You can use multi-fields for that purpose and have a not_analyzed sub-field within your analyzed field (let's call it item in this example). Your mapping would have to look like this:
{
"yourtype": {
"properties": {
"item": {
"type": "string",
"fields": {
"raw": {
"type": "string",
"index": "not_analyzed"
}
}
}
}
}
}
With this kind of mapping, you can check how each of the values Hamburgers and Hamburger Buns are "viewed" by the analyzer with respect to your multi-field item and item.raw
For Hamburger:
curl -XGET 'localhost:9200/yourtypes/_analyze?field=item&pretty' -d 'Hamburger'
{
"tokens" : [ {
"token" : "hamburger",
"start_offset" : 0,
"end_offset" : 10,
"type" : "<ALPHANUM>",
"position" : 1
} ]
}
curl -XGET 'localhost:9200/yourtypes/_analyze?field=item.raw&pretty' -d 'Hamburger'
{
"tokens" : [ {
"token" : "Hamburger",
"start_offset" : 0,
"end_offset" : 10,
"type" : "word",
"position" : 1
} ]
}
For Hamburger Buns:
curl -XGET 'localhost:9200/yourtypes/_analyze?field=item&pretty' -d 'Hamburger Buns'
{
"tokens" : [ {
"token" : "hamburger",
"start_offset" : 0,
"end_offset" : 10,
"type" : "<ALPHANUM>",
"position" : 1
}, {
"token" : "buns",
"start_offset" : 11,
"end_offset" : 15,
"type" : "<ALPHANUM>",
"position" : 2
} ]
}
curl -XGET 'localhost:9200/yourtypes/_analyze?field=item.raw&pretty' -d 'Hamburger Buns'
{
"tokens" : [ {
"token" : "Hamburger Buns",
"start_offset" : 0,
"end_offset" : 15,
"type" : "word",
"position" : 1
} ]
}
As you can see, the not_analyzed field is going to be indexed untouched exactly as it was input.
Now, let's index two sample documents to illustrate this:
curl -XPOST localhost:9200/yourtypes/_bulk -d '
{"index": {"_type": "yourtype", "_id": 1}}
{"item": "Hamburger"}
{"index": {"_type": "yourtype", "_id": 2}}
{"item": "Hamburger Buns"}
'
And finally, to answer your question, if you want to have an exact match on Hamburger, you can search within your sub-field item.raw like this (note that the case has to match, too):
curl -XPOST localhost:9200/yourtypes/yourtype/_search -d '{
"query": {
"term": {
"item.raw": "Hamburger"
}
}
}'
And you'll get:
{
...
"hits" : {
"total" : 1,
"max_score" : 0.30685282,
"hits" : [ {
"_index" : "yourtypes",
"_type" : "yourtype",
"_id" : "1",
"_score" : 0.30685282,
"_source":{"item": "Hamburger"}
} ]
}
}
UPDATE (see comments/discussion below and question re-edit)
Taking your example from the comments and trying to have HaMbUrGeR BuNs match Hamburger buns you could simply achieve it with a match query like this.

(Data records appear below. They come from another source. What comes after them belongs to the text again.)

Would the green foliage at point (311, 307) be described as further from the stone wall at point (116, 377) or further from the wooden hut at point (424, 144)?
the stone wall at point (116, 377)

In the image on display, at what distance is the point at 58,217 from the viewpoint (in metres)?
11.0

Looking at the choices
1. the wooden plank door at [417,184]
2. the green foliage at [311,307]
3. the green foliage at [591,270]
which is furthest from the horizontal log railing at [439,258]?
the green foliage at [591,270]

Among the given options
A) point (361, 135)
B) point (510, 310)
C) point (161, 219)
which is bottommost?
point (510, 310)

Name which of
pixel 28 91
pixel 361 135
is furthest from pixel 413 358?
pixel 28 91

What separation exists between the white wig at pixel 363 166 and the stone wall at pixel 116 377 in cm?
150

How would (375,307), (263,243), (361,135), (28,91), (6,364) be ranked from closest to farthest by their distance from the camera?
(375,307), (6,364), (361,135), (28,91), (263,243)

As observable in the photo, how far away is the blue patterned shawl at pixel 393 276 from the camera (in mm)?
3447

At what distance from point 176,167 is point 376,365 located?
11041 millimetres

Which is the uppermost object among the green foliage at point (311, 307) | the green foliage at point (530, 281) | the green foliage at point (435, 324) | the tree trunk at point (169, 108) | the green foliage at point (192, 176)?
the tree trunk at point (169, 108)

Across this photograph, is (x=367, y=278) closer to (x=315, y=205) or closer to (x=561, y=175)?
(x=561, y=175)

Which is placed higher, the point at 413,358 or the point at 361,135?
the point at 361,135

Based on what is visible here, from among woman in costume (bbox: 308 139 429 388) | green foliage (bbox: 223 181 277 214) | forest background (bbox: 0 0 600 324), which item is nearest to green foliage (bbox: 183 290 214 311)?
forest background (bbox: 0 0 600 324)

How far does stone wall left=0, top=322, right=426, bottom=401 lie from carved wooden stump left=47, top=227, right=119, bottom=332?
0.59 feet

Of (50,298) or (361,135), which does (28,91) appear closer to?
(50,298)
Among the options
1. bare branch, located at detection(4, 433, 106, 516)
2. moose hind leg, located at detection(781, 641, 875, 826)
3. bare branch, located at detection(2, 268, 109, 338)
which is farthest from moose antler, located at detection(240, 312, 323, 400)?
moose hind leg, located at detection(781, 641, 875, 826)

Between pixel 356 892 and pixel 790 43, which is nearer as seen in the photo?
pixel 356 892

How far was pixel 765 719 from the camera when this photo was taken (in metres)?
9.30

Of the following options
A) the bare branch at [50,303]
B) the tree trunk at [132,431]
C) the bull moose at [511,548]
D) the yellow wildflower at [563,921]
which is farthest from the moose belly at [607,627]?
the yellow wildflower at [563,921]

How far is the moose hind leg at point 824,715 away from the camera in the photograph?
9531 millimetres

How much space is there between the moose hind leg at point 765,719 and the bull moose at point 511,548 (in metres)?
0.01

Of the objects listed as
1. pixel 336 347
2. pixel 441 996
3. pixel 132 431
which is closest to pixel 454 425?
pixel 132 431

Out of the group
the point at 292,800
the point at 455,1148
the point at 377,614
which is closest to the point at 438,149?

curl -XPOST localhost:9200/yourtypes/yourtype/_search?pretty -d '{
"query": {
"match": {
"item": {
"query": "HaMbUrGeR BuNs",
"operator": "and"
}
}
}
}'
Which based on the same two indexed documents above will yield
{
...
"hits" : {
"total" : 1,
"max_score" : 0.2712221,
"hits" : [ {
"_index" : "yourtypes",
"_type" : "yourtype",
"_id" : "2",
"_score" : 0.2712221,
"_source":{"item": "Hamburger Buns"}
} ]
}
}
You can keep the analyzer as what you expected (lowercase, tokenize, stem, ...), and use query_string as the main query, match_phrase as the boosting query to search. Something like this:
{
"bool" : {
"should" : [
{
"query_string" : {
"default_field" : "your_field",
"default_operator" : "OR",
"phrase_slop" : 1,
"query" : "Hamburger"
}
},
{
"match_phrase": {
"your_field": {
"query": "Hamburger"
}
}
}
]
}
}
It will match both documents, and exact match (match_phrase) will be on top since the query match both should clauses (and get higher score)
default_operator is set to OR, it will help the query "Hamburger Buns" (match hamburger OR bun) match the document "Hamburger" also.
phrase_slop is set to 1 to match terms with distance = 1 only, e.g. search for Hamburger Buns will not match document Hamburger Big Buns. You can adjust this depend on your requirements.
You can refer Closer is better, Query string for more details.